The goal is to find a way “to break through the systemic obstacles that stop finance flowing to climate-smart investments”, the Caribbean Development Bank said.

Juvenel Moȉse, Haiti’s president and a participant at the summit, spoke of the vulnerability of the region, emphasizing that all the islands are suffering from the impacts of climate change. He said that Haiti was in a “very fragile zone”.

American actor Sean Penn, also present, said he had got involved in helping Haiti to rebuild after the 2010 earthquake that devastated the country, and he said more financing was needed.

“I call on all those gathered to stand with Haiti,” he urged.

Meanwhile, Canada and the World Bank Group said they would support small island developing states to expand their renewable-energy infrastructure to achieve greater access to energy and to decrease pollution.

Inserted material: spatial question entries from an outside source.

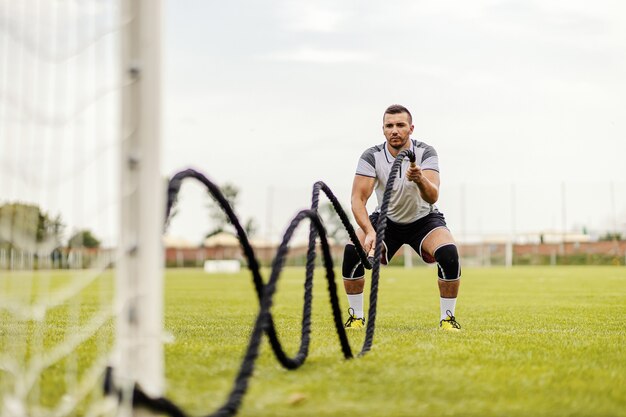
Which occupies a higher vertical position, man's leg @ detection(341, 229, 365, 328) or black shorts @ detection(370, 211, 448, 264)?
black shorts @ detection(370, 211, 448, 264)

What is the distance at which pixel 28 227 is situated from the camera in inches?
123

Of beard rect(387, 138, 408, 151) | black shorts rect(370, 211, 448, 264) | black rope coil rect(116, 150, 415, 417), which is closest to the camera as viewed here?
black rope coil rect(116, 150, 415, 417)

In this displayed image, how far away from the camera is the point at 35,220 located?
317 cm

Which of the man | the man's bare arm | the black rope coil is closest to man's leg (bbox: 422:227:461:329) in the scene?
the man

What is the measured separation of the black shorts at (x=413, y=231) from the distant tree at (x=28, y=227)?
4.96 m

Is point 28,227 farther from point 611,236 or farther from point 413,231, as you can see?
point 611,236

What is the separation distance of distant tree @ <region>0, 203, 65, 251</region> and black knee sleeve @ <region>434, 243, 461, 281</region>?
16.3 ft

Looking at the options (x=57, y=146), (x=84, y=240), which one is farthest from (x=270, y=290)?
(x=57, y=146)

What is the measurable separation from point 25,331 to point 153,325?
449cm

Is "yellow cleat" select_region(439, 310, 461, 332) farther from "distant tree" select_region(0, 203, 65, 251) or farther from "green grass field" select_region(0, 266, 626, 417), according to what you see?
"distant tree" select_region(0, 203, 65, 251)

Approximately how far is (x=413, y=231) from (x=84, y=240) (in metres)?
5.06

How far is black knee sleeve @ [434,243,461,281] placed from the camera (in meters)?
7.68

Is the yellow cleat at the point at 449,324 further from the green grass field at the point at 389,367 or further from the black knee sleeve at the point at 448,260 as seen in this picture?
the black knee sleeve at the point at 448,260

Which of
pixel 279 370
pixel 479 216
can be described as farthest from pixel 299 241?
pixel 279 370
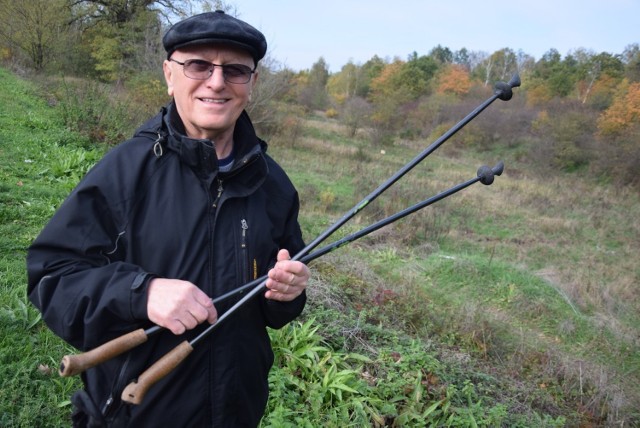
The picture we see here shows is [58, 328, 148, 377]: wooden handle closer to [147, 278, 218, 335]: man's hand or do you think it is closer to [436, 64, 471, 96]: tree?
[147, 278, 218, 335]: man's hand

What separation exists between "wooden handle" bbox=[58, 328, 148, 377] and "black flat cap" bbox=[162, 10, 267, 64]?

In side events around the summit, groups such as the International Development Finance Club (which groups 23 international, national and regional development banks from across the world), highlighted their “green financial flows”.

The group said that in 2016, IDFC members made new commitments representing 173 billion dollars in finance, an increase of 30 billion from 2015.

The eve of the summit, Dec. 11, was titled Climate Finance Day, and it was also the 20th anniversary of the Kyoto Protocol. Patricia Espinosa, the Executive Secretary of UN Climate Change (UNFCCC), told journalists that the long years of negotiations had provided a framework in which all sectors of society could take action, as governments “cannot do it alone”.

She said there was a growing sense of urgency, especially after recent extreme weather events that had seen some communities “losing everything they have built throughout their lives”. More support was needed for adaptation, she and other officials noted.

At the summit, the Agence Française de Développement – an IDFC member — signed accords with Mauritius, Niger, Tunisia and the Comoros – as part of the agency’s Adapt’Action Facility.

With financing of 30 million euros over four years, Adapt’Action seeks to “accompany 15 developing countries that are particularly vulnerable to climate change impacts, in the implementation of the Paris Agreement regarding adaptation,” the agency stated.

An official from Niger spoke compellingly of problems that included desertification. The country has been cited as an example of France not doing enough for its former colonies, and political analysts question whether that will change under Macron.

The European Union meanwhile said that its External Investment Plan (EIP) is set to mobilise some 44 billion euros to “partner countries in Africa and the EU Neighbourhood” by 2020.

Among its goals, the EIP aims to “contribute to the UN’s sustainable development goals while tackling some of the root causes of migration,” according to the EU.

Regarding Asia and the Pacific, officials at the summit said action by countries in the region were “encouraging”. Heads of state included the prime ministers of Bangladesh and Fiji, who spoke of their climate initiatives. Fiji’s Prime Minister Frank Bainimarama said the country was among the first emerging states to offer a green bond.

The international nature of the summit made the U.S. absence even more noticeable. As U.S. President Donald Trump had announced earlier this year that the country would withdraw from the Paris Agreement, he was not invited, French officials said.

Other American climate figures were present, however, such as businessman and former New York Mayor Michael Bloomberg, former California governor and actor Arnold Schwarzenegger, Microsoft founder Bill Gates and former Secretary of State John Kerry.

Bloomberg said that around the world, businesses were taking “responsible” action because investors want to put their money in environmentally friendly companies.

Still, for some NGOs, not enough is being done, and the summit was more of what they had heard before.

“If governments and business are sincere in their commitment to the goals of the Paris Agreement, they would cease their financing of dirty and harmful energy projects around the world and would instead accept their responsibility for providing public finance to address climate change instead of letting business dictate the agenda,” said Meena Raman of Third World Network.